Acidente mata mais um na Vale e Sindimetal vai
pressionar empresas para impedir novos acidentes



Paulo Rogério


O eletricista Eduardo Nazareno, 23 anos, falecido após descarga elétrica na subestação da Usina 3 da Companhia Vale do Rio Doce (CVRD), foi a gota d'água para a entidade que representa a categoria desencadear uma série de ações preventivas. O Sindicato dos Trabalhadores em Metalurgia (Sindimetal) reuniu a diretoria nesta segunda-feira (31) para discutir formas de pressionar a Vale e outras empresas a adotadorem medidas contra novos acidentes de trabalho.

Entre as várias propostas estão o encaminhamento de ofício à Confederação Nacional dos Metalúrgicos (CMN), levantamento de novos dados técnicos quanto às condições de saúde dos trabalhadores, amplas discussões com autoridades públicas e direção regional das grande empresas e inclusive paralisações. Até o fechamento desta edição nenhuma decisão fora comunicada. O novo acidente fatal ocorreu por volta das 16h deste domingo (30), quando Eduardo Nazareno realizava um trabalho de manutenção.
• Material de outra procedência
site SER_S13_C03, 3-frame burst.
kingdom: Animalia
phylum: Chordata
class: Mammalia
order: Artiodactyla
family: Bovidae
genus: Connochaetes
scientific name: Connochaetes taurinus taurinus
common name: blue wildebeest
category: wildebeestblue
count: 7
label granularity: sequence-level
Eduardo Nazareno trabalhou por três anos na Mecânica e Montagem Industrial (MMI). O eletricista foi socorrido e encaminhado ao Vitória Apart Hospital, Carapina, Serra, mas não resistiu aos ferimentos. Seu corpo foi levado para o Departamento Médico Legal (DML), em Vitória.

Há expectativa de que o enterro ocorra ainda nesta tarde. Enquanto isso, uma equipe de inspetores da Delegacia Regional do Trabalho (DRT) já apura as causas do acidente. Sindicalistas, a empreiteira e familiares esperam por um primeiro posicionamento do órgão logo após esta primeira etapa, durante a tarde desta segunda (31).

Perícia lenta

O titular da Delegacia de Crimes Contra a Vida, da DHPP, delegado Aéliston Santos de Azevedo, informou nesta segunda-feira (31) que ainda não foi concluído o laudo sobre outro acidente fatal, também na CVRD, envolvendo três trabalhadores. "Nem tenho previsão de quando o trabalho da perícia terminará", disse.
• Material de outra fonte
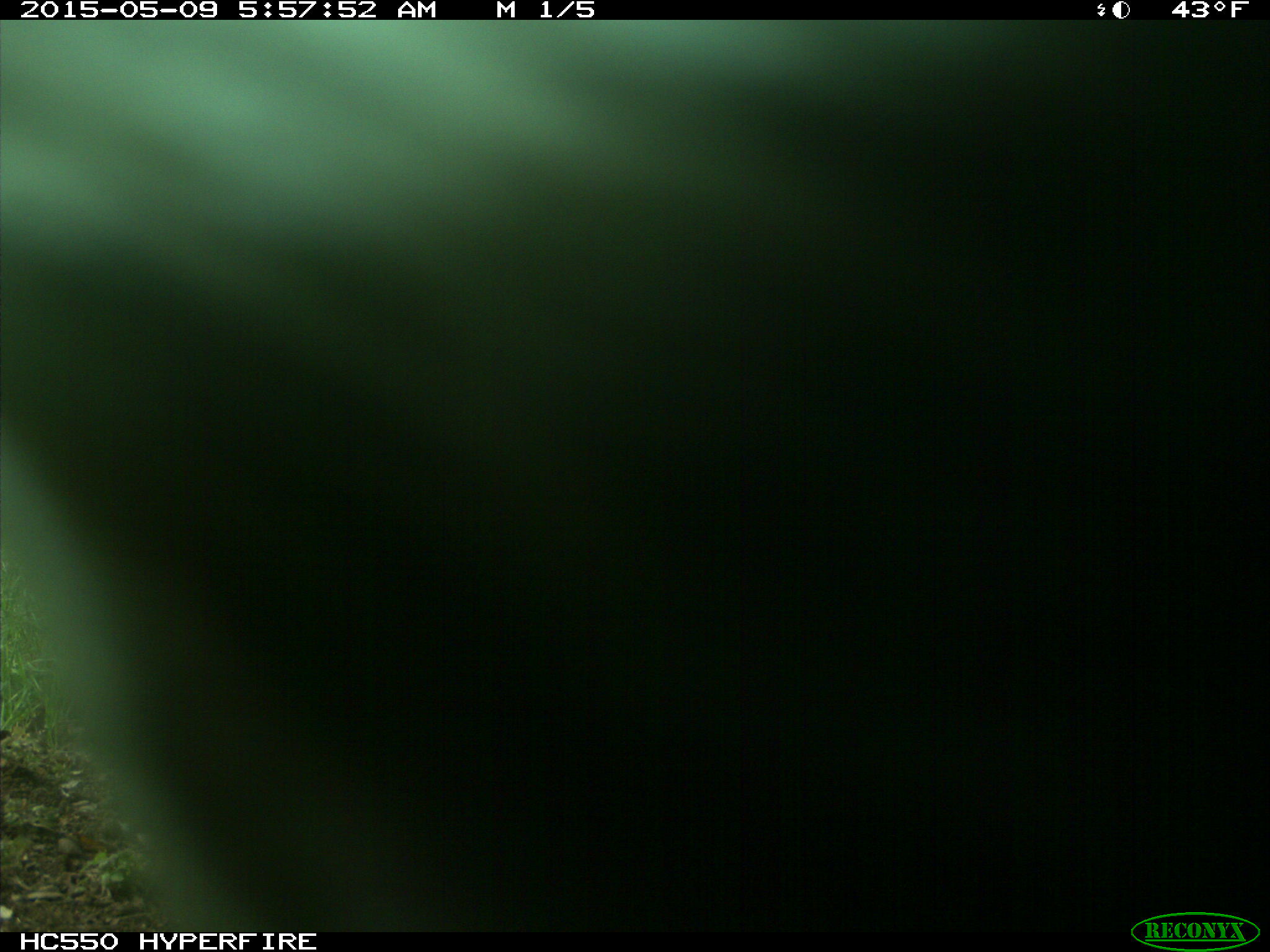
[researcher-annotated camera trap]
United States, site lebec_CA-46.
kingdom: Animalia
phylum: Chordata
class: Mammalia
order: Artiodactyla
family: Bovidae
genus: Bos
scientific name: Bos taurus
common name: domestic cow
Bos taurus (domestic cow).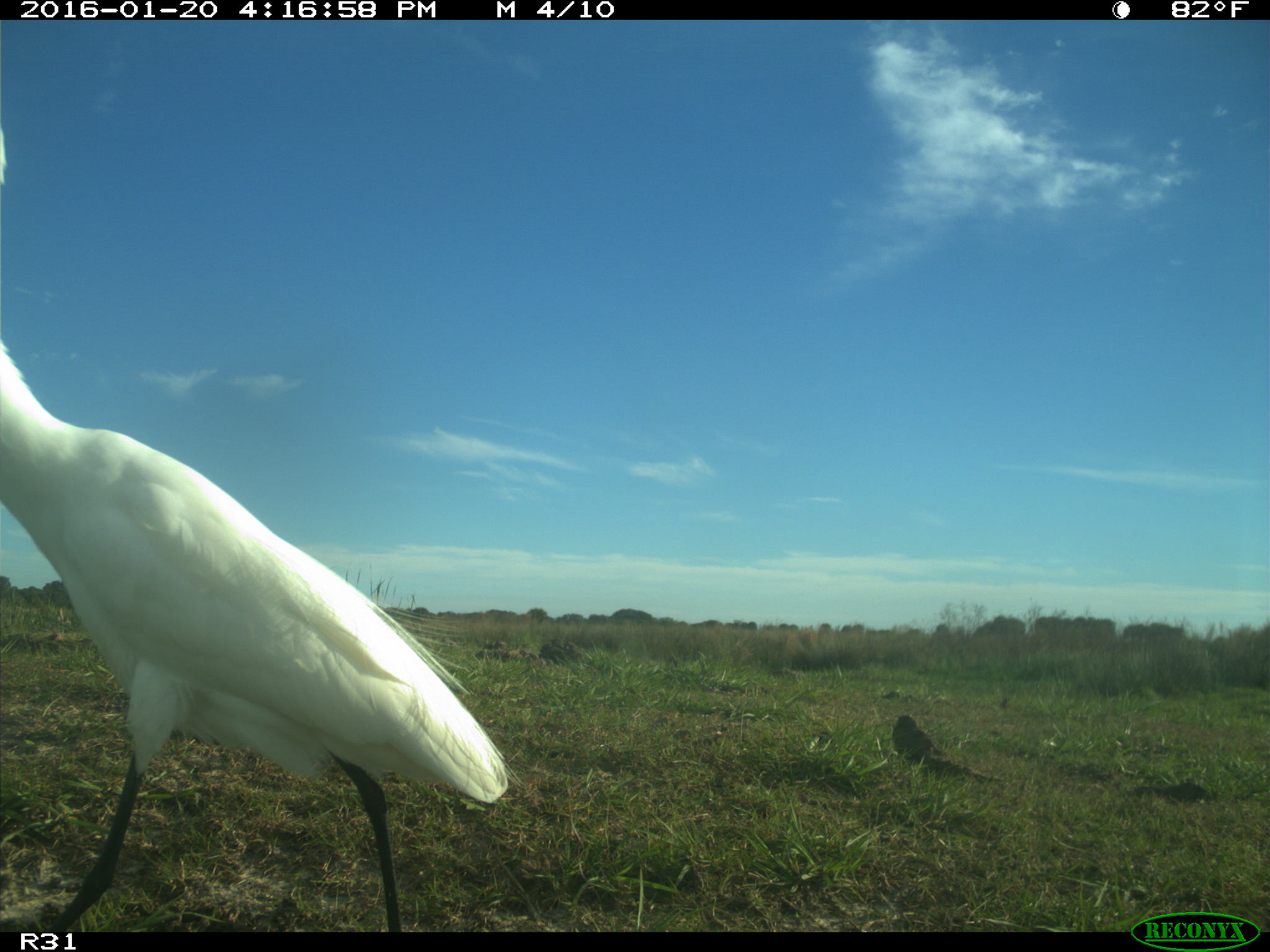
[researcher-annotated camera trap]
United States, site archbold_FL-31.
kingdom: Animalia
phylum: Chordata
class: Aves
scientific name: Aves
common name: birds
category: unidentified bird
No último dia 13 de agosto o encarregado de produção Célio Roberto Silva Souza, 28, e os operadores de produção Jair Almeida da Silva, 39, e José Almeida, 43, morreram após o descarrilamento de doze vagões carregados de calcário que caíram sobre eles - os operários faziam a descarga de calcário no pátio de Tubarão. Três dias depois o delegado abriu inquérito para apurar as causas da tragédia.

Os terceirizados trabalhavam há mais de um ano para a empresa Busato Transportes e Locações Ltda, empreiteira da CVRD que presta serviços de manuseio e transporte de insumos.